Cushing’s syndrome is named after the neurosurgeon, Mr. Harvey Cushing, who first described it in 1912. Patients with Cushing’s syndrome have too much cortisol. Fortunately very rare, it is a challenging condition to diagnose, with symptoms varying significantly, both in type and severity, between patients.
Cortisol is known as the ‘stress hormone’. It is produced by the adrenal glands and helps the body respond to stress. It is also involved in the regulation of blood sugar levels and blood pressure as well as reducing inflammation and modulating the immune system.
What causes Cushing’s syndrome?
Cushing’s syndrome can be exogenous or endogenous. Accurate management of the condition depends on first identifying the underlying cause of the disorder.
Exogenous Cushing’s syndrome affects people who take glucocorticoids (steroids). Steroids are an artificial version of cortisol. Those at most risk are patients with chronic health conditions, requiring long-term treatment; for example, asthma, rheumatoid arthritis and lupus. Steroids can also be used to manage pain and to suppress the immune system after transplant to reduce the risk of rejection.

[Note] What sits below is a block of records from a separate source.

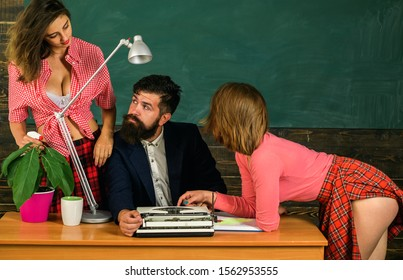 Bearded sexology teacher looks at two sexy female students. Erotic education and sex Symbols on chalkboard. Sex education. Anatomy lesson and sex education in high school. Let's Talk Sex.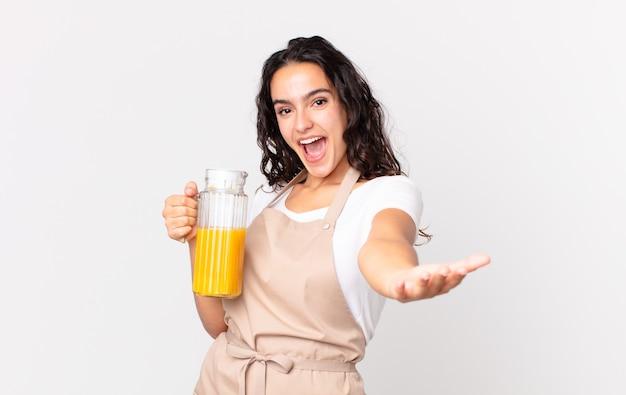 Latynoska ładna szefowa kuchni przygotowuje sok pomarańczowy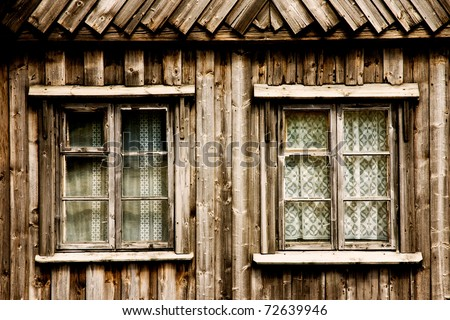 Windows of a wooden cottage - stock photo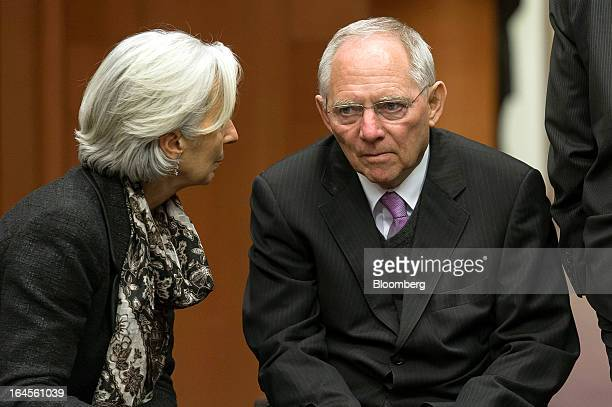 Christine Lagarde managing director of the International Monetary Fund left and Wolfgang Schaeuble Germany's finance minister speak ahead of the...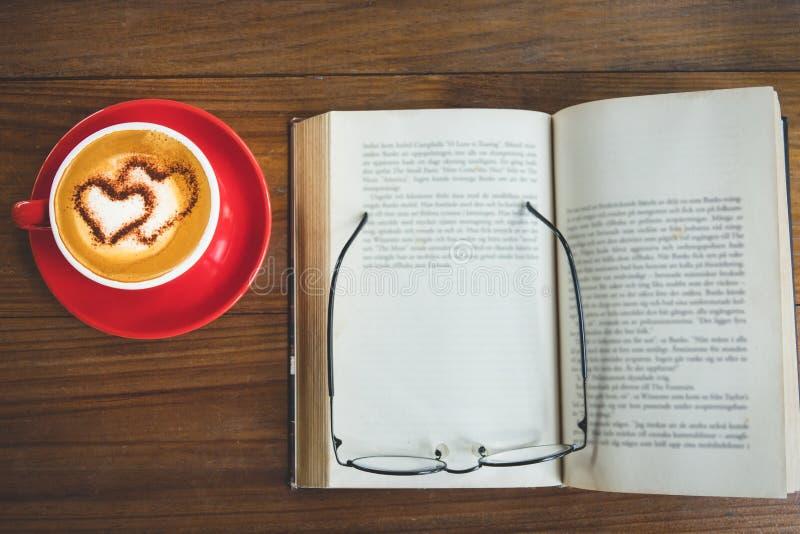 一杯咖啡热奶咖啡或拿铁与开放书和玻璃o 库存图片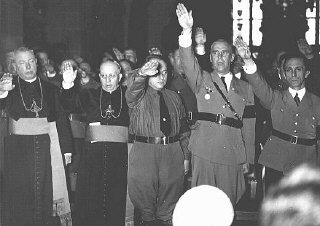 Catholic clergy and Nazi officials, including Joseph Goebbels (far right) and Wilhelm Frick (second from right), give the Nazi salute.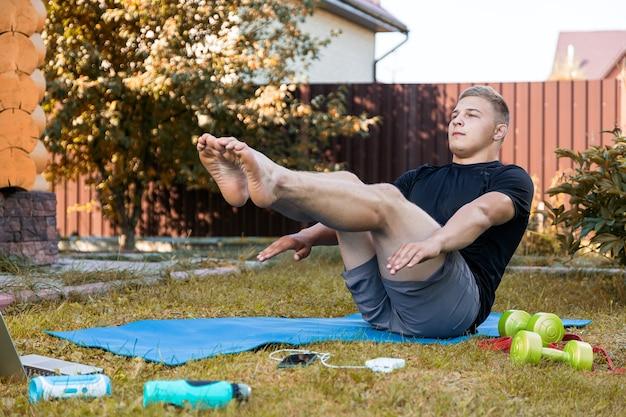 若い男は自宅でスポーツに行き、オンラインでトレーニングします。アスリートはプレスをし、笑顔で、夏の日の裏庭に開いているラップトップ、電話、ダンベルがあります。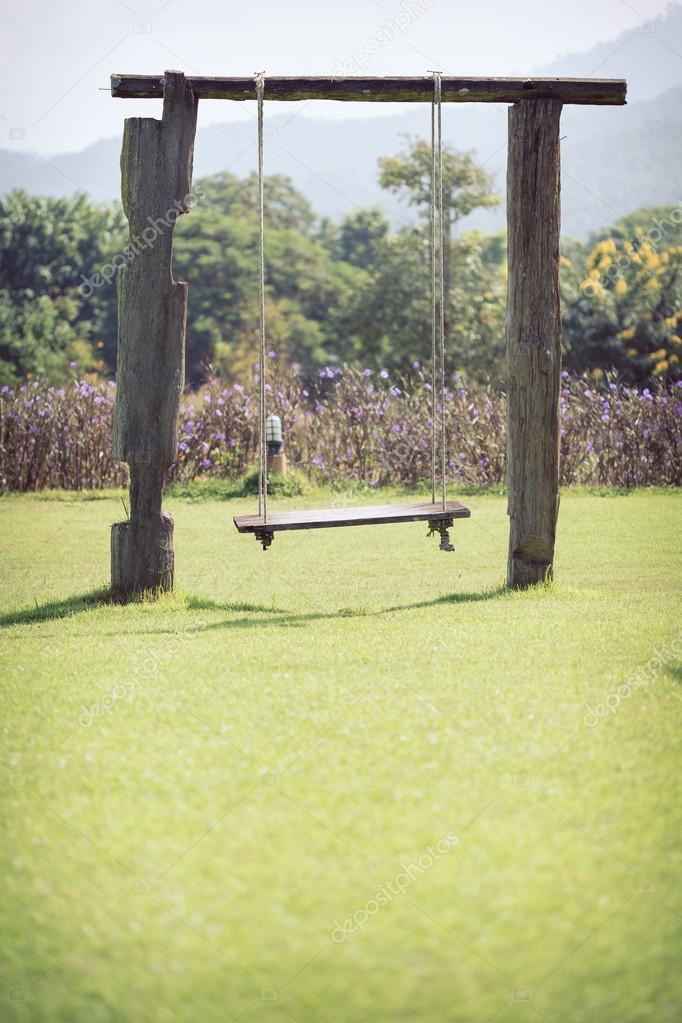 https sp depositphotos com 59196623 stock photo playground swing made wood hanging html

Endogenous Cushing’s syndrome is caused by the body producing too much cortisol. This is usually a consequence of a tumour affecting either the pituitary gland, or the adrenal gland.

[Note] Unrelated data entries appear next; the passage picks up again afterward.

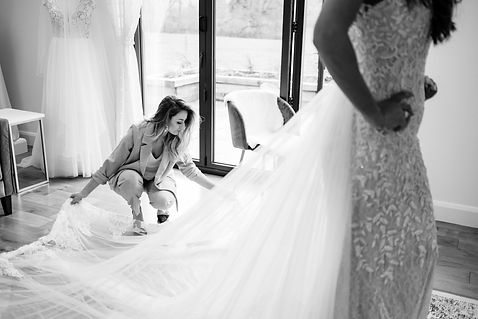 Claire, owner of Love in Lace wedding dress shop in Kent, assisting a bride-to-be at her wedding dress fitting.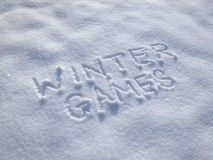 Winter Games - Writing In the Snow. Caption handwritten on the snow surface. Frosty and sunny day Royalty Free Stock Image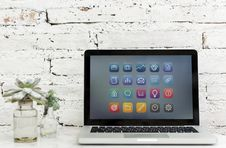 Free Turned On Macbook Pro Beside Succulents Stock Image - 111615171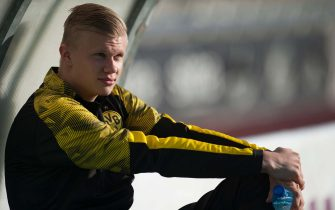 Borussia Dortmund's Norwegian forward Erling Braut Haland sits on the bench during the friendly football match between Standard Liege and Borussia Dortmund at the Antonio Lorenzo Cuevas municipal stadium in Marbella on January 7, 2020. (Photo by JORGE GUERRERO / AFP) / The erroneous mention[s] appearing in the metadata of this photo by JORGE GUERRERO has been modified in AFP systems in the following manner: [Norwegian] instead of [British]. Please immediately remove the erroneous mention[s] from all your online services and delete it (them) from your servers. If you have been authorized by AFP to distribute it (them) to third parties, please ensure that the same actions are carried out by them. Failure to promptly comply with these instructions will entail liability on your part for any continued or post notification usage. Therefore we thank you very much for all your attention and prompt action. We are sorry for the inconvenience this notification may cause and remain at your disposal for any further information you may require. (Photo by JORGE GUERRERO/AFP via Getty Images)
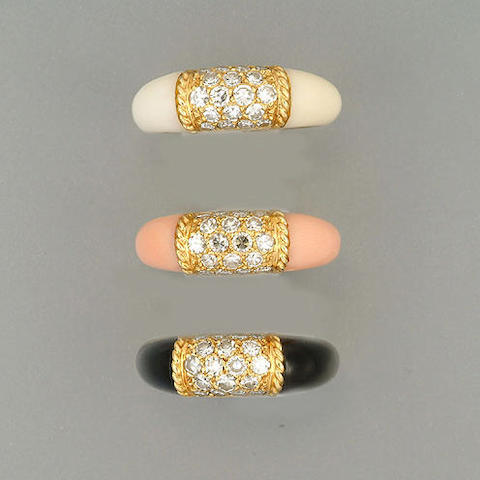 Three diamond set dress rings,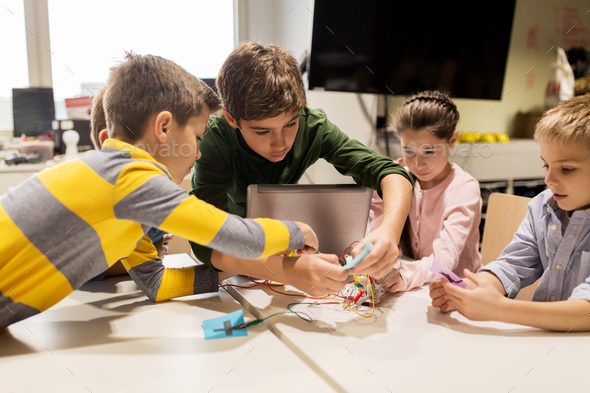 kids with invention kit at robotics school - Stock Photo - Images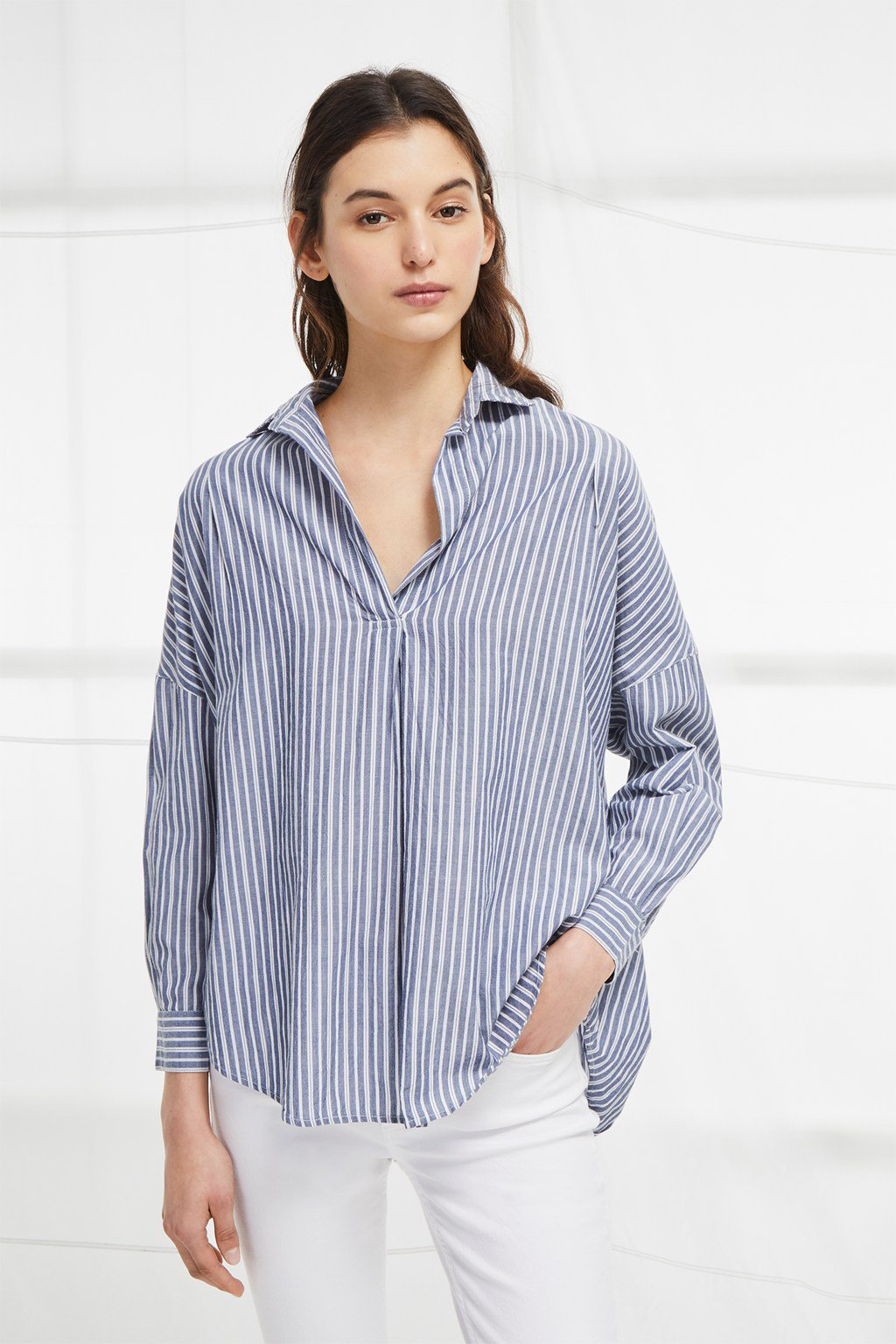 TATUS STRIPE POP OVER SHIRT - The Tatus Stripe Pop Over Shirt is a fresh update for your separates. The oversized pull-over shirt has a casual fit, with a relaxed collar and V-neckline. Long sleeves with large cuffs can be rolled up for more relaxed styling. The shirt is finished with a crisp blue and white stripe, adding colour to the understated piece, which will pair perfectly with shorts on warmer days.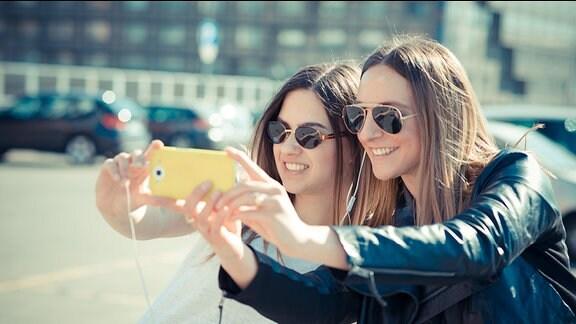Zwei Frauen fotografieren sich mit einem Smartphone selber.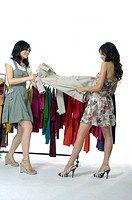 Women pulling a coat in a clothing store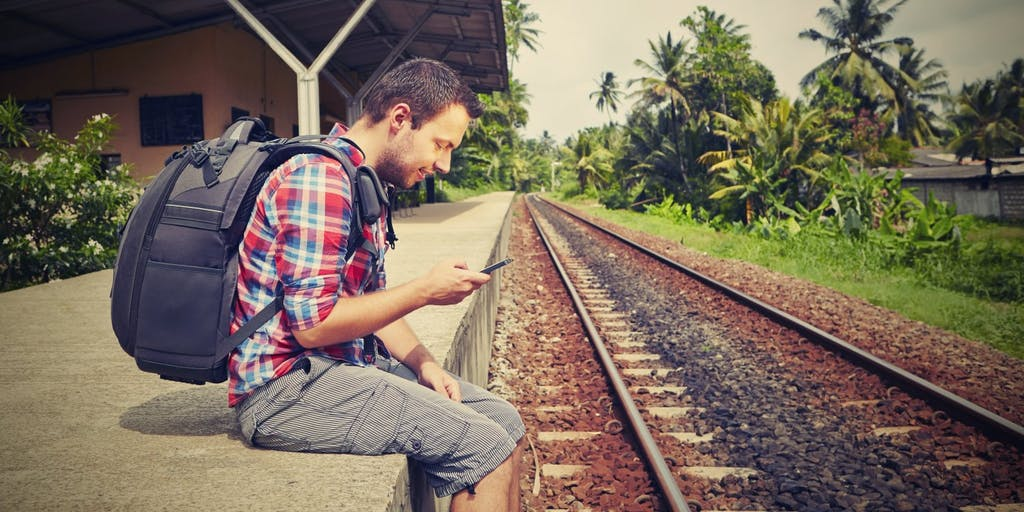 Young travel with backpack sitting by train tracks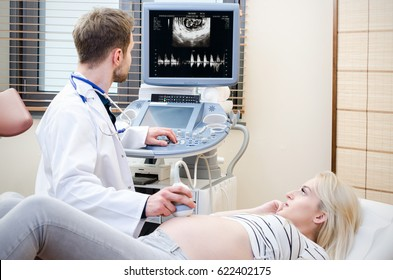 Pregnant woman at the doctor. Ultrasound diagnostic machine. ultrasound transducer woman pregnant doctor prenatal care clinic concept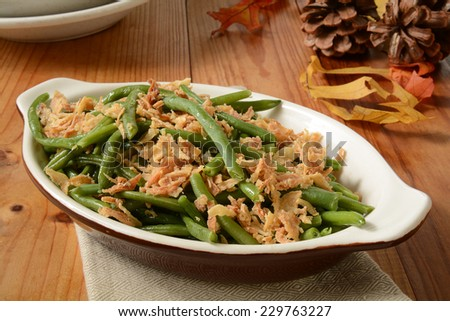 French cut green beans with crispy fried onions in a small casserole dish, a traditional holiday food - stock photo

Adrenocorticotropic hormone (ACTH)-dependent Cushing’s syndrome comprises 80-85% of endogenous cases, with the majority of these attributable to tumours of the pituitary gland. The pituitary gland is located at the base of the brain. It is a small-pea-sized structure, responsible for secreting ACTH. ACTH tells the adrenal glands, located next to the kidneys, to produce cortisol. Too much ACTH results in too much cortisol. This form of ACTH-dependent Cushing’s syndrome is more accurately known as Cushing’s disease.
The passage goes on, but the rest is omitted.